__Document section__.

- Mathania Location within Rajasthan
- Coordinates: 26°31′51″N 72°58′43″E﻿ / ﻿26.5307629°N 72.9785353°E
- Country: India
- State: Rajasthan
- District: Jodhpur District

Government
- • Sarpanch: Om Prakash Solanki
- • up-Sarpanch: Jetha Ram Halu

= Mathania, Jodhpur =

Marwar Mathania is a village in Jodhpur district of Rajasthan, India.

Mathania is popular for its red chillies.

==Transportation==
Mathania is connected to the city of Jodhpur via the Jodhpur-Phalodi state highway and other public transportation services, such as the train service constructed during British rule. Jodhpur Junction railway station is 38 km to the south and Osiyan Railway Station.

Mathania is 38 km away from Jodhpur Airport.

__Tasks and exercises__.
a – Rewrite the part of the Mathania article starting with "Marwar Mathania is" and going on through "Osiyan Railway Station.", replacing "red chillies" with "red chili peppers".
b – According to the Mathania article, what is the village popular for?
c – Continue the Mathania article from its last sentence.

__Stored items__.
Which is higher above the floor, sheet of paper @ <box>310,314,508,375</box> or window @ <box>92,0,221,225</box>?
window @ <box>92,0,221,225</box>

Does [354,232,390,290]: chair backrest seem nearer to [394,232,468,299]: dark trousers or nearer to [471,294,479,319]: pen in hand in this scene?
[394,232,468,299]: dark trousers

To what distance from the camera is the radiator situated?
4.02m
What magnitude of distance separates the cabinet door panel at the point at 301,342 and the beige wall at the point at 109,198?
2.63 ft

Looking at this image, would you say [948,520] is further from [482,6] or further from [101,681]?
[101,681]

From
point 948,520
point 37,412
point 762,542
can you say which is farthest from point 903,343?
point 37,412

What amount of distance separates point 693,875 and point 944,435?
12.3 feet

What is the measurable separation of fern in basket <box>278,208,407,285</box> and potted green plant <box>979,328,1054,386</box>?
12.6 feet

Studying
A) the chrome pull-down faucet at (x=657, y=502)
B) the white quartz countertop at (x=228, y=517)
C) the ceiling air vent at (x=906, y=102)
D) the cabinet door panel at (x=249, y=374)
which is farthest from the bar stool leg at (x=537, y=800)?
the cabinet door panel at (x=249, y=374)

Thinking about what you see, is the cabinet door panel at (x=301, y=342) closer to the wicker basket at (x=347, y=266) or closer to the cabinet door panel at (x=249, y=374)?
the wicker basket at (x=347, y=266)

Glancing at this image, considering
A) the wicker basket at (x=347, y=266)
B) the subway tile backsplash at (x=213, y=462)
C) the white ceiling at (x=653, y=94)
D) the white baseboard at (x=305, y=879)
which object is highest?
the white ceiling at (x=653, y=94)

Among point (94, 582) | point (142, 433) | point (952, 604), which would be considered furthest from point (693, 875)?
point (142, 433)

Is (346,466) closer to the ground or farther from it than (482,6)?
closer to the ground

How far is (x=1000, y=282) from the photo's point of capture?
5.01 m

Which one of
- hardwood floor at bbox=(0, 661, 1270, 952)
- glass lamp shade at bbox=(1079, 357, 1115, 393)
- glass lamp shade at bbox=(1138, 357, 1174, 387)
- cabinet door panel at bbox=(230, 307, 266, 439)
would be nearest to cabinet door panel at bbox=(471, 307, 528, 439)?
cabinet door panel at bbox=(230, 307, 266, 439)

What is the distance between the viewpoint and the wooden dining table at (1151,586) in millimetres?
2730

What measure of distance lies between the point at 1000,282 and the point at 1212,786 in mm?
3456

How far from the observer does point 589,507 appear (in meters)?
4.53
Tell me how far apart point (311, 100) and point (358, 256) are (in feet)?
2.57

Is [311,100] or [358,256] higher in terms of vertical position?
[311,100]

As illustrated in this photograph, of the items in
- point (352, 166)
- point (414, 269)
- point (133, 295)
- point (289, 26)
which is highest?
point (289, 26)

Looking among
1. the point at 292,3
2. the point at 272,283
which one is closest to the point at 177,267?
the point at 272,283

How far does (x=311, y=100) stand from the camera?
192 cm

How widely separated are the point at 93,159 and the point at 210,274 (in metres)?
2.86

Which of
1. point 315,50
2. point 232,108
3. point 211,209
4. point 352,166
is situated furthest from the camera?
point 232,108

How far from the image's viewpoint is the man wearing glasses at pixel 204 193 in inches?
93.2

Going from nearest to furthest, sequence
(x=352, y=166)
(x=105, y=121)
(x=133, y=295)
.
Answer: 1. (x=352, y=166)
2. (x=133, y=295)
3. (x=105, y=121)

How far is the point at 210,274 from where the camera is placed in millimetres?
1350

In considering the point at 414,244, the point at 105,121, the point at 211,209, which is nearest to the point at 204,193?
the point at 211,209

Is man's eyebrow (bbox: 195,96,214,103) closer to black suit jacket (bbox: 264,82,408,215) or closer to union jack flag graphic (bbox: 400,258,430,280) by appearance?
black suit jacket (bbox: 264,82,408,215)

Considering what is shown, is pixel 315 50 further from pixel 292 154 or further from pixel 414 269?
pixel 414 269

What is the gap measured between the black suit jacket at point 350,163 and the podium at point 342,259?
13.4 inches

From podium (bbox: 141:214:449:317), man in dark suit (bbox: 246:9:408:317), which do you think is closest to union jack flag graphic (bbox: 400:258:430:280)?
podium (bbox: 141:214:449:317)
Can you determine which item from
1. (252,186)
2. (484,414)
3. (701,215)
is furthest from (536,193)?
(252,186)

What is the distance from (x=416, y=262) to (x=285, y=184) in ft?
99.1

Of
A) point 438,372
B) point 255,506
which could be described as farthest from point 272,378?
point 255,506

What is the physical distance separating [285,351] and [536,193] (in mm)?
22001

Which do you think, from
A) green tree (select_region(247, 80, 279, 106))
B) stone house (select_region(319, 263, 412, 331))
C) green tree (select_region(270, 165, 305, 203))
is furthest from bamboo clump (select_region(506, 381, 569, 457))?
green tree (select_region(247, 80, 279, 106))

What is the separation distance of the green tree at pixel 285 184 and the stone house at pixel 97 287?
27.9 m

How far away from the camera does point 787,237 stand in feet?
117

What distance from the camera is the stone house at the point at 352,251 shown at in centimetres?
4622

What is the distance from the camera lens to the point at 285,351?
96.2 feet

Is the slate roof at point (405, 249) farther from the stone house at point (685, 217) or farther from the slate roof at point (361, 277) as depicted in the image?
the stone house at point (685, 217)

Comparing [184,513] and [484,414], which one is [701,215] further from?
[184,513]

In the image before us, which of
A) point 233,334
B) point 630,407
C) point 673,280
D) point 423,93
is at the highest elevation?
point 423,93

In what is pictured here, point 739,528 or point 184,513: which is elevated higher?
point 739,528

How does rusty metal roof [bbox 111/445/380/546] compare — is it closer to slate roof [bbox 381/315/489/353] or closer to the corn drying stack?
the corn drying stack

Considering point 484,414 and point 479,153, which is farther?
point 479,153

__Outputs in order__.
a –
Marwar Mathania is a village in Jodhpur district of Rajasthan, India.

Mathania is popular for its red chili peppers.

==Transportation==
Mathania is connected to the city of Jodhpur via the Jodhpur-Phalodi state highway and other public transportation services, such as the train service constructed during British rule. Jodhpur Junction railway station is 38 km to the south and Osiyan Railway Station.

b – Mathania is popular for its red chillies.

c –
==Infrastructure==
The village is divided into several neighbourhoods: Chopasani Charanan; Tinwari; Ummed nagar; Rampura; Kotra; Rajasthani; Bhaiser and Jud. The village has several government offices, such as: a Nagar Palika; a patwar bhawan; a post office; a police station; an electric board and the BSNL telephone exchange. Mathania also has a hospital, the 'Government satellite Hospital' and a clinic, the 'Government Ayurveda Dispensary'.